Ginsburg took a taxpayer-funded trip to Egypt where she advised Egyptians to look elsewhere than the U.S. Constitution in drafting their own. She urged them to be "aided by all Constitution-writing that has gone on since the end of World War II."
So much for the test of time and reality.
Ginsburg prefers the Constitution of South Africa (CSA), the Canadian Charter of Rights and Freedoms, and the European Convention on Human Rights for today. Anyone who's read her opinions and speeches knows her penchant for wandering off our constitutional reservation to find enlightenment in international and foreign laws.

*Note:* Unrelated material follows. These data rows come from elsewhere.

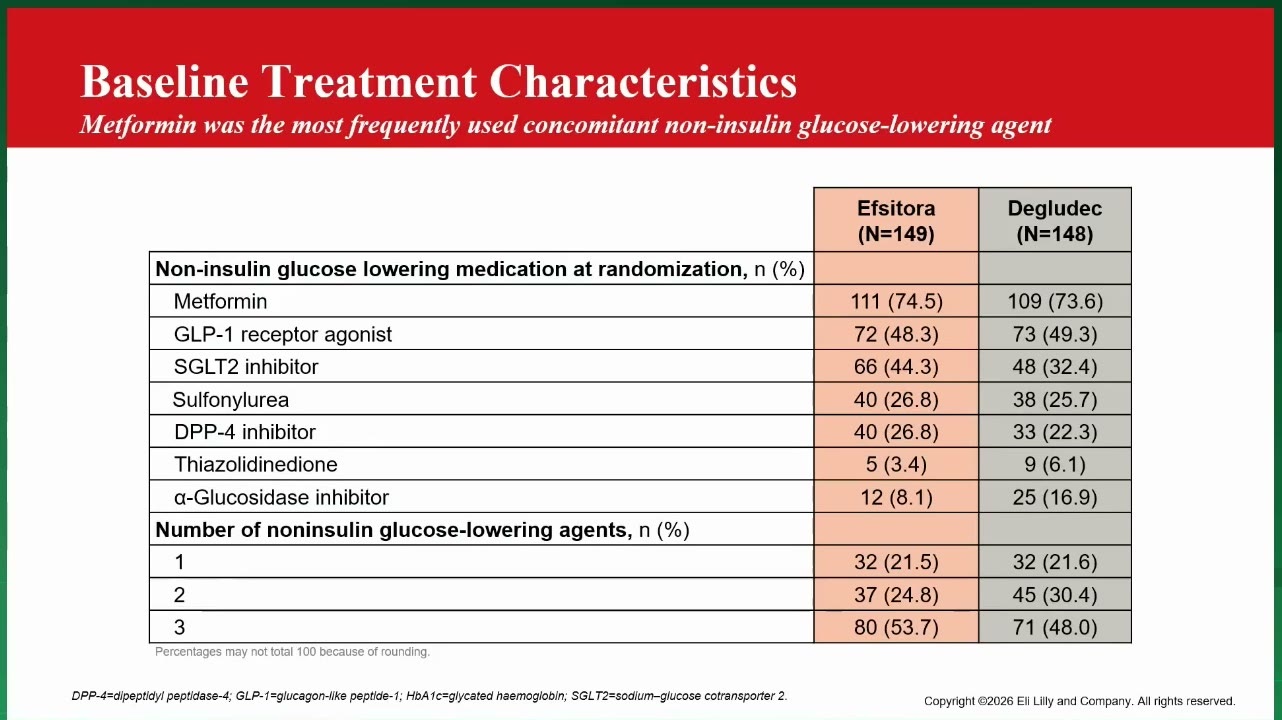 Baseline Treatment Characteristics
Metformin was the most frequently used concomitant non-insulin glucose-lowering agent

| | Efsitora (N=149) | Degludec (N=148) |
|---|---|---|
| **Non-insulin glucose lowering medication at randomization,** n (%) | | |
| Metformin | 111 (74.5) | 109 (73.6) |
| GLP-1 receptor agonist | 72 (48.3) | 73 (49.3) |
| SGLT2 inhibitor | 66 (44.3) | 48 (32.4) |
| Sulfonylurea | 40 (26.8) | 38 (25.7) |
| DPP-4 inhibitor | 40 (26.8) | 33 (22.3) |
| Thiazolidinedione | 5 (3.4) | 9 (6.1) |
| α-Glucosidase inhibitor | 12 (8.1) | 25 (16.9) |
| **Number of noninsulin glucose-lowering agents,** n (%) | | |
| 1 | 32 (21.5) | 32 (21.6) |
| 2 | 37 (24.8) | 45 (30.4) |
| 3 | 80 (53.7) | 71 (48.0) |

Percentages may not total 100 because of rounding.

DPP-4=dipeptidyl peptidase-4; GLP-1=glucagon-like peptide-1; HbA1c=glycated haemoglobin; SGLT2=sodium–glucose cotransporter 2.

Copyright ©2026 Eli Lilly and Company. All rights reserved.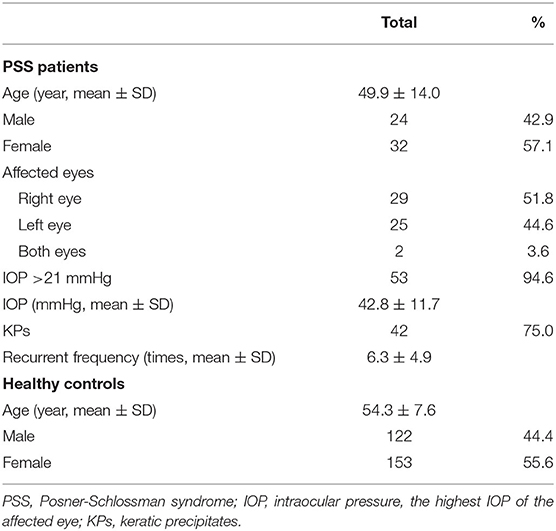 | | Total | % |
|---|---|---|
| **PSS patients** | | |
| Age (year, mean ± SD) | 49.9 ± 14.0 | |
| Male | 24 | 42.9 |
| Female | 32 | 57.1 |
| Affected eyes | | |
| Right eye | 29 | 51.8 |
| Left eye | 25 | 44.6 |
| Both eyes | 2 | 3.6 |
| IOP >21 mmHg | 53 | 94.6 |
| IOP (mmHg, mean ± SD) | 42.8 ± 11.7 | |
| KPs | 42 | 75.0 |
| Recurrent frequency (times, mean ± SD) | 6.3 ± 4.9 | |
| **Healthy controls** | | |
| Age (year, mean ± SD) | 54.3 ± 7.6 | |
| Male | 122 | 44.4 |
| Female | 153 | 55.6 |

PSS, Posner-Schlossman syndrome; IOP, intraocular pressure, the highest IOP of the affected eye; KPs, keratic precipitates.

Ginsburg is an advocate of abortion rights and gender equality as expressly guaranteed in the CSA. In 1977 Ginsburg and feminist Brenda Feigen-Fasteau co-authored a report titled Sex Bias in the U.S. Code for the U.S. Commission on Civil Rights, advocating sex integration of the Boy Scouts, Girl Scouts and in prisons; for reducing the age of consent for sexual acts to persons who are "less than 12 years old" and a comprehensive program of government-supported child care," to name a few.